Tenosynovial giant cell tumor – Tenosynovial giant cell tumor (TGCT, formerly termed localized pigmented villonodular synovitis) of the shoulder shares features with MSS, including prominent joint swelling, but is usually unilateral and can be differentiated by synovial fluid analysis and synovial or bone biopsy. Radiographic changes in TGCT are usually distinct from those of MSS; however, a patient with concurrent TGCT and MSS has been described [30]. (See "Treatment for tenosynovial giant cell tumor and other benign neoplasms affecting soft tissue and bone", section on 'Tenosynovial giant cell tumor' and "Radiologic evaluation of knee tumors in adults", section on 'Tenosynovial giant cell tumor'.)

Neuropathic joint disease – Neuropathic ("Charcot") arthropathy can also mimic MSS as both may cause large-joint effusions and marked bone destruction, but it is accompanied by significant sensory nerve dysfunction in the affected distribution. (See "Diabetic neuroarthropathy".)

Rotator cuff arthropathy – Rotator cuff arthropathy is a poorly defined syndrome in which degenerative arthritis occurs after rotator cuff insufficiency. The clinical presentation of rotator cuff arthropathy may overlap with MSS in that these patients may have pain, loss of motion, crepitus, and small effusions. They should lack the large-joint effusions and destructive radiographic findings characteristic of MSS. (See "Evaluation of the adult with shoulder complaints" and "Clinical manifestations and diagnosis of osteoarthritis", section on 'Shoulder'.)

Amyloid arthropathy – Amyloid arthropathy often affects shoulders, like MSS, but can be differentiated from MSS by Congo red staining of amyloid in synovial fluid or synovial tissue. Unlike MSS, amyloid arthropathy can be quite inflammatory. In addition, the appearance on radiography is typically distinct from MSS. Amyloid arthropathy causes well-defined bone cysts, and there is preservation of the joint space until late in the course. (See "Musculoskeletal manifestations of amyloidosis".)

Stickler syndrome – Congenital abnormalities resulting in widespread severe OA, such as Stickler syndrome, often occur in patients younger than those typically affected by BCP-related disease. Patients with Stickler syndrome can be distinguished by their other clinical characteristics, including cleft palate, micrognathia, midface hypoplasia, retinal detachment, hearing loss, and late-onset spondyloarthropathy. (See "Skeletal dysplasias: Specific disorders", section on 'Stickler syndrome'.)

MANAGEMENT — Management of basic calcium phosphate (BCP) crystal-associated arthritis depends upon the clinical syndrome. In most patients with osteoarthritis (OA), the presence of BCP crystals does not affect treatment. The recognition of their likely role in causing joint damage does help guide the approach to therapy in patients with Milwaukee shoulder syndrome (MSS). (See 'Osteoarthritis with BCP crystals' below and 'Milwaukee shoulder syndrome' below and 'Other disorders' below.)

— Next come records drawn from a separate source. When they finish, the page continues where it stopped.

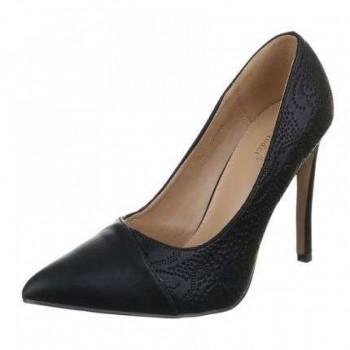 Pantofi Damen High Heels - black 235447PANGER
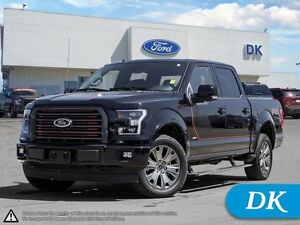 2017 Ford F-150 Lariat Special Edition w/0% Financing Available!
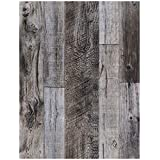 """HaokHome 92048-1 Peel And Stick Wood Wallpaper 17.7""""x 9.8ft Brown Vinyl Self Adhesive Contact Paper for Walls Bathroom Bedroom Home Decor"""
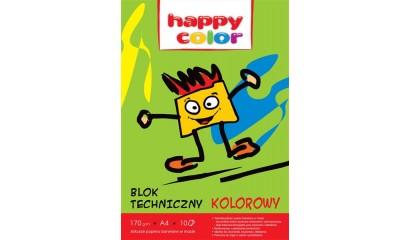 Blok techniczny HAPPY COLOR A4/10k, 170g, kolorowy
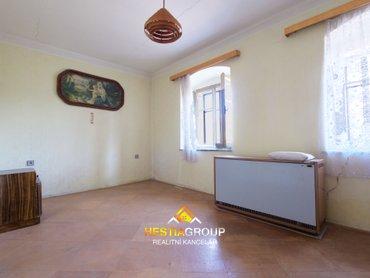 Prodej domu Letohrad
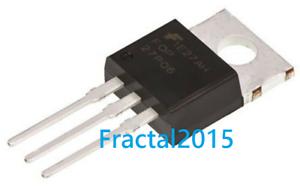 -27 A -4 V 70 mohm -60 V 1 pcs FQP27P06 -10 V Transistor MOSFET Canal P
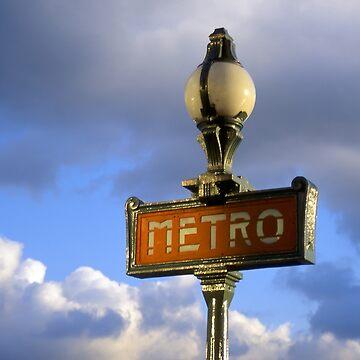 Metro by MikLav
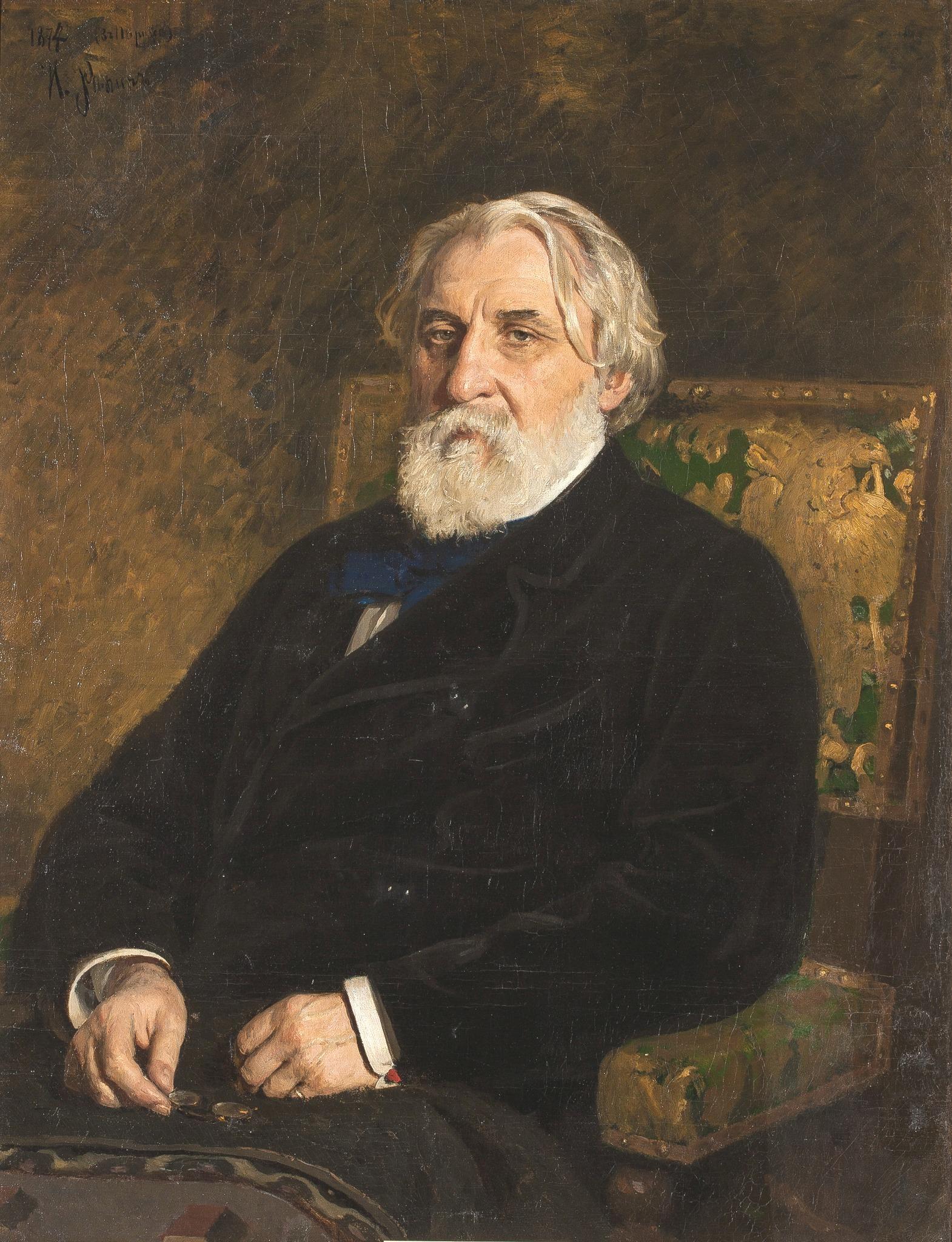 Iwan Sergejewitsch Turgenew  Wikipedia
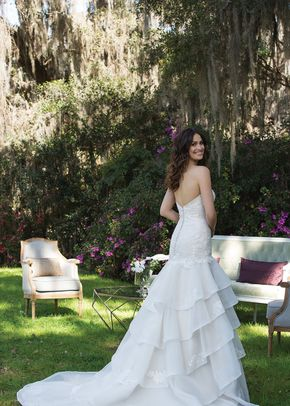 3966, Sincerity Bridal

Osteoarthritis with BCP crystals — In patients with OA found to have BCP crystals in the synovial fluid, we use the same treatment approach as in OA without BCP crystals. The treatment of OA is described in detail separately. (See "Overview of the management of osteoarthritis".)

Very limited evidence suggests that colchicine, as used for prophylaxis against acute attacks of gout or acute calcium pyrophosphate (CPP) crystal arthritis, may be useful in patients with OA and BCP crystals. We view this as an investigational therapy, and further studies are necessary before colchicine can be advised for OA.

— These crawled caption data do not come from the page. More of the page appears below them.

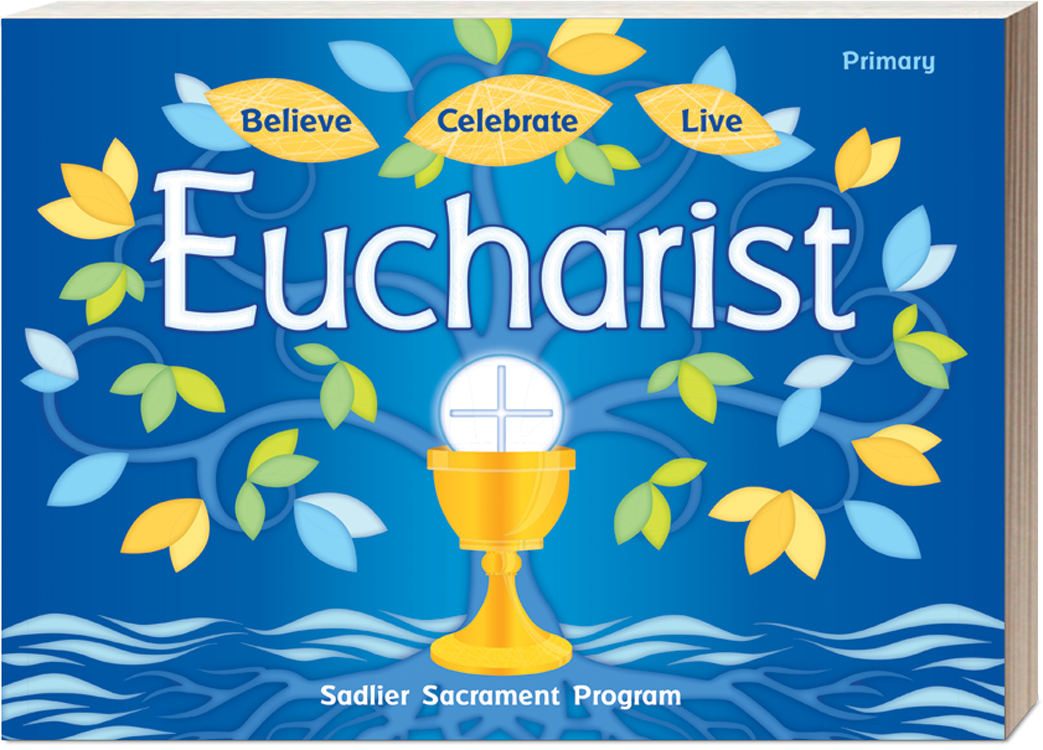 Believe • Celebrate • Live Eucharist Primary image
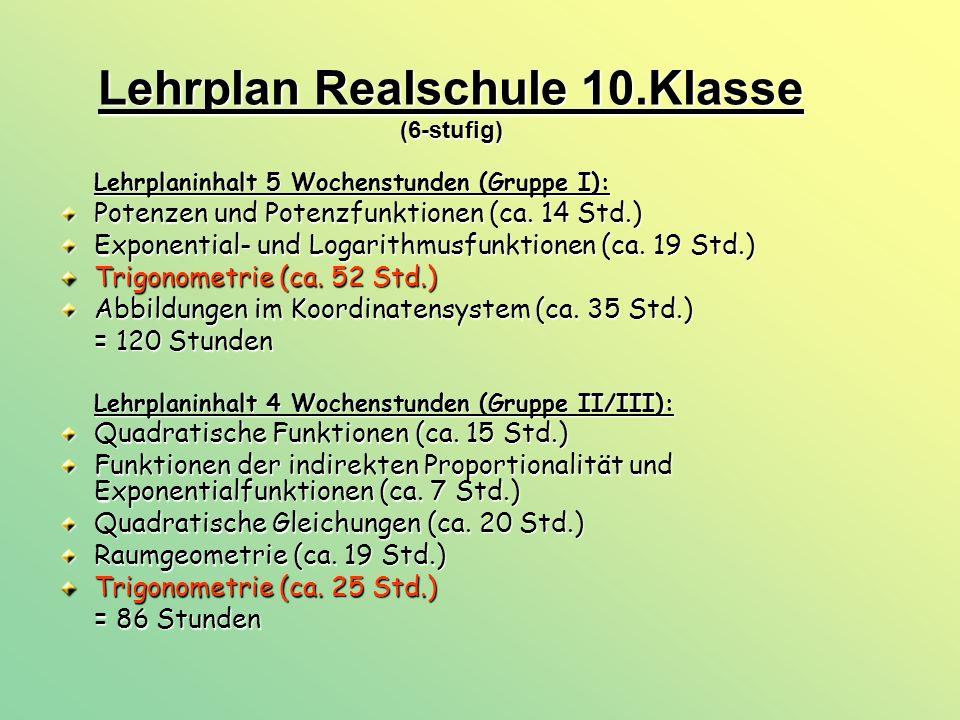 Lehrplan Realschule 10.Klasse (6-stufig) Lehrplaninhalt 5 Wochenstunden (Gruppe I): Potenzen und Potenzfunktionen (ca. 14 Std.) Exponential- und Logar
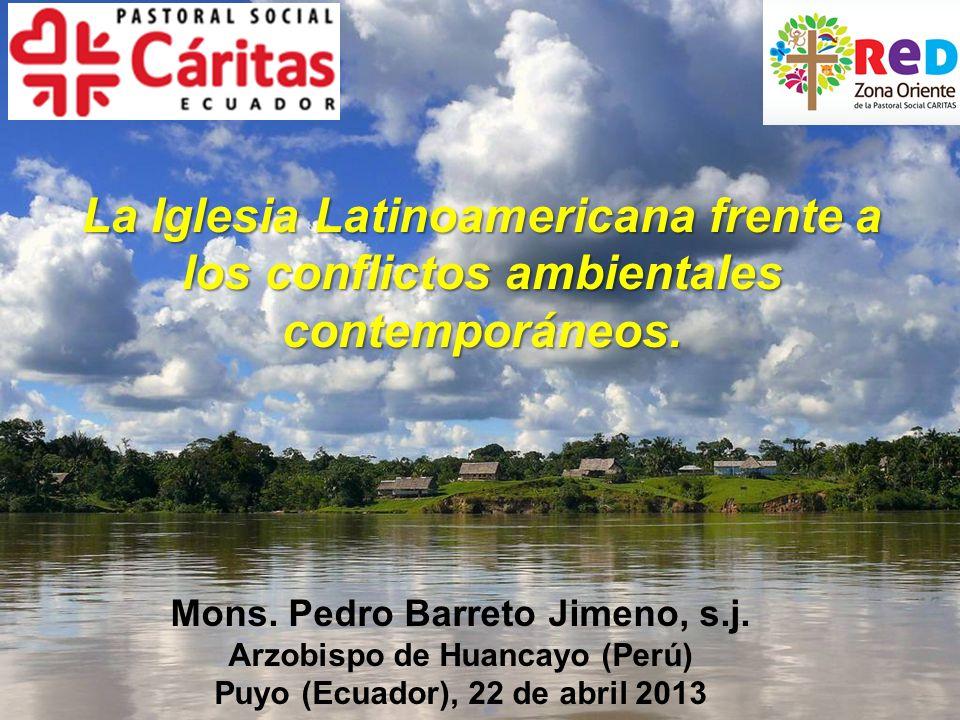 Necesitamos ordenar el territorio en el país para un uso sostenible de los recursos naturales.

There is one randomized trial, involving only 36 patients, that demonstrated a small benefit for colchicine in patients with typical knee OA [31]. This five-month study used an oral colchicine dose of 0.5 mg twice daily, along with a nonsteroidal antiinflammatory drug (NSAID), and showed that 57.9 percent of the group treated with colchicine achieved 30 percent improvement in Western Ontario and McMaster Universities Osteoarthritis (WOMAC) scores compared with 23.5 percent of the controls. Diarrhea and abdominal pain were more common in the colchicine cohort.

Milwaukee shoulder syndrome — Our primary management goal is symptom relief, which involves the use of local intraarticular interventions and, if needed, orally administered analgesics (eg, acetaminophen) or NSAIDs. Retaining and improving shoulder function through physical therapy is also important. In the absence of pain, no intervention may be necessary.

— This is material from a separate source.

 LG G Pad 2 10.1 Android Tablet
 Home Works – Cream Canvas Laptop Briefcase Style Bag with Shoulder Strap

The patients described in the original cohort were treated with joint aspiration, tidal lavage, and intraarticular glucocorticoids with variable outcomes [4,11,32]. Our treatment approach is based upon case reports, case series, and clinical experience [4,18,32-34]. There have not been any randomized trials performed to evaluate or compare potential therapies for MSS. There is indirect evidence to support the use of NSAIDs and intraarticular glucocorticoids in patients with other forms of crystal arthropathy, such as gout and acute calcium pyrophosphate (CPP) crystal arthritis, which is described elsewhere. (See "Treatment of gout flares", section on 'Initial therapy' and "Treatment of calcium pyrophosphate crystal deposition (CPPD) disease", section on 'Initial antiinflammatory therapy'.)

We take the following approach:

All patients – All patients should be referred for physical therapy with the goals of retaining and improving shoulder range of motion.

Absence of pain – In patients without pain, we generally do not pursue any therapeutic intervention other than physical therapy.

Mild pain – In patients with mild pain that does not impair physical function, we suggest oral nonopioid analgesics such as NSAIDs. We prefer acetaminophen (eg, 500 to 1000 mg up to three times daily) or an NSAID (eg, naproxen 250 to 500 mg twice daily or ibuprofen 400 to 600 mg four times daily or 800 mg two to three times daily), using the lowest dose and for the shortest time necessary to provide symptom relief. NSAIDs should be avoided or used with particular care in older adults and in patients with increased risk of gastrointestinal, cardiovascular, or renal disease, as in patients with OA. (See "Overview of the management of osteoarthritis", section on 'Pharmacologic therapy'.)

Moderate to severe pain – In patients with considerable pain (eg, that impairs sleep and physical function), we suggest joint aspiration and intraarticular glucocorticoid injections, with 40 to 60 mg of triamcinolone acetonide. This intervention may need to be repeated every two to three months in some patients. Most patients respond to aspiration and intraarticular glucocorticoid injections with improvement lasting for a period of weeks to months. However, some patients exhibit an inadequate response, with rapid recurrence of pain and reaccumulation of the effusion within days of the injection. For patients who don't respond to glucocorticoid injections, we generally do not perform injections more than twice, as responses to additional injections are unlikely; however, some patients still respond to repeated aspiration without injection. (See "Joint aspiration and injection in adults: Indications and technique" and "Joint aspiration or injection in adults: Complications".)

Inadequate response to joint injection – In patients with an inadequate response to pain medication and intraarticular glucocorticoids, we perform tidal lavage if oral analgesics are inadequate. Tidal lavage is usually performed under ultrasound guidance, with insertion of a 14-gauge intravenous catheter into the joint space, through which 1500 to 2000 mL of sterile saline are injected and aspirated, typically over a period of approximately 15 to 30 minutes. This is then followed by injection of intraarticular glucocorticoid [33].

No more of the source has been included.